Now we can get derivative approximations from this. Notice for example that

\[ g^{\prime}(x)=\frac{u_{3}-2u_{2}-u_{1}}{\Delta x^{2}}x+\frac{-u_{3}+4u_{2}-3u_{1}}{2\Delta x} \]

Now what's the derivative at the middle point?

\[ g^{\prime}\left(\Delta x\right)=\frac{u_{3}-2u_{2}-u_{1}}{\Delta x}+\frac{-u_{3}+4u_{2}-3u_{1}}{2\Delta x}=\frac{u_{3}-u_{1}}{2\Delta x}. \]

And now check

\[ g^{\prime\prime}(\Delta x)=\frac{u_{3}-2u_{2}-u_{1}}{\Delta x^{2}} \]

which is the central derivative formula. This gives a systematic way of deriving higher order finite differencing formulas. In fact, this formulation allows one to derive finite difference formulae for non-evenly spaced grids as well! The algorithm which automatically generates stencils from the interpolating polynomial forms is the Fornberg algorithm.
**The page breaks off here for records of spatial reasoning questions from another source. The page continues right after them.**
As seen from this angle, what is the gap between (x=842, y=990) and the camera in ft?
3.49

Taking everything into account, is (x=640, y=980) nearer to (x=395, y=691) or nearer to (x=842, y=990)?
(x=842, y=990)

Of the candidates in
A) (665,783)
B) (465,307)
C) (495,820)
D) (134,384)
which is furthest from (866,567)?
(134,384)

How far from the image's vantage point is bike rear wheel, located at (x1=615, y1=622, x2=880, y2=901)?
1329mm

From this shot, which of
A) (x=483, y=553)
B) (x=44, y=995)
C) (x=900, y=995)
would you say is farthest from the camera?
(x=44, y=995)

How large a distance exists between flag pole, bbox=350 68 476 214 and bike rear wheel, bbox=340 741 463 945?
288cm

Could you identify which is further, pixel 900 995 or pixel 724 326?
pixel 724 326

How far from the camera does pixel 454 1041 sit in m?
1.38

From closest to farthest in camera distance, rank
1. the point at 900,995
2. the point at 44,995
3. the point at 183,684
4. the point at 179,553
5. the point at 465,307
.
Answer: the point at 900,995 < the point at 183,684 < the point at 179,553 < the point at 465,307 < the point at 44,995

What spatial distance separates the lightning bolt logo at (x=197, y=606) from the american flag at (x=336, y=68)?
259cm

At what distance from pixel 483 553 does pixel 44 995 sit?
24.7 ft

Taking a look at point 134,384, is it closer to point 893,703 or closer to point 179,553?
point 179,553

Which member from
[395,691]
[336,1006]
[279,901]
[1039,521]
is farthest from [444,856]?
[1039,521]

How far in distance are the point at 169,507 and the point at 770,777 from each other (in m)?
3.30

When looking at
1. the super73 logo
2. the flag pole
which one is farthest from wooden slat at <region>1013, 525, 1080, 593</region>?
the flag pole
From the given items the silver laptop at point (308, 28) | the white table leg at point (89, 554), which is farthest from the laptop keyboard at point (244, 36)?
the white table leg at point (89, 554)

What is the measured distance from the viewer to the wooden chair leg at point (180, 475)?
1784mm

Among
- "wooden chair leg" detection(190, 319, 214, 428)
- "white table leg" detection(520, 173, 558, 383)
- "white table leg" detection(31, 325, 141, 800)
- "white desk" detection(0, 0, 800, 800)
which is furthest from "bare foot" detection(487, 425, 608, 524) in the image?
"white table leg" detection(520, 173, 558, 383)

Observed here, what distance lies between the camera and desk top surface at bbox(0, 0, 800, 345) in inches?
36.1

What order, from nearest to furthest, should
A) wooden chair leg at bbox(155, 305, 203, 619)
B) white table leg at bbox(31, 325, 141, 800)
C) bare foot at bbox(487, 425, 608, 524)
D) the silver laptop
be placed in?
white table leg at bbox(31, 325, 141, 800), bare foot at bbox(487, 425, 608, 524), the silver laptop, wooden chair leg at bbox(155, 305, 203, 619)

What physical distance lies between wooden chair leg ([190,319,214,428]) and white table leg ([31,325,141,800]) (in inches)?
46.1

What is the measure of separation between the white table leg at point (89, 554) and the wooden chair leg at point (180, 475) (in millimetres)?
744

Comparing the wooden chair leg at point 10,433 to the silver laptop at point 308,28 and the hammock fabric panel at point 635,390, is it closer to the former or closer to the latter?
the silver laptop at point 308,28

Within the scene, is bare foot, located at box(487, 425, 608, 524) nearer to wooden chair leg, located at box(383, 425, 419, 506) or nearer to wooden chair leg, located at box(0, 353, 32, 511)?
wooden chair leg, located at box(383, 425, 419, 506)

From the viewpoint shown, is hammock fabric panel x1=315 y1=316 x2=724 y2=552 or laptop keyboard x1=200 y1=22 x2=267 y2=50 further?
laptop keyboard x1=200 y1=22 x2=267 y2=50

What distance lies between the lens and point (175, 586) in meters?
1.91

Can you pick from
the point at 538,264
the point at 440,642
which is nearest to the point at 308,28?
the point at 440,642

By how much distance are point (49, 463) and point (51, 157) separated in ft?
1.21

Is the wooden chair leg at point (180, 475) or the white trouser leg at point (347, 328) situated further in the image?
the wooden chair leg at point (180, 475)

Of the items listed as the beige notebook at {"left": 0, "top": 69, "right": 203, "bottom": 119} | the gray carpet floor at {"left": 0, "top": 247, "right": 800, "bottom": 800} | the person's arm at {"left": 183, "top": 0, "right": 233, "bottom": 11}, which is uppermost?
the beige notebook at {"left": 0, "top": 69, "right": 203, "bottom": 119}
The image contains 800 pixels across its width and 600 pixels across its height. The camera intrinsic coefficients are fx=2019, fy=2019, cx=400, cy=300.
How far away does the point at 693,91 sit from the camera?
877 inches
Multidimensional Finite Difference Operations

Now let's look at the multidimensional Poisson equation, commonly written as:

\[ \Delta u = f(x,y) \]

where $\Delta u = u_{xx} + u_{yy}$. Using the logic of the previous sections, we can approximate the two derivatives to have:

\[ \frac{u(x+\Delta x,y)-2u(x,y)+u(x-\Delta x,y)}{\Delta x^{2}} + \frac{u(x,y+\Delta y)-2u(x,y)+u(x-x,y-\Delta y)}{\Delta y^{2}}=u^{\prime\prime}(x)+\mathcal{O}\left(\Delta x^{2}\right). \]

Notice that this is the stencil operation:

0  1 0
1 -4 1
0  1 0

This means that derivative discretizations are stencil or convolutional operations.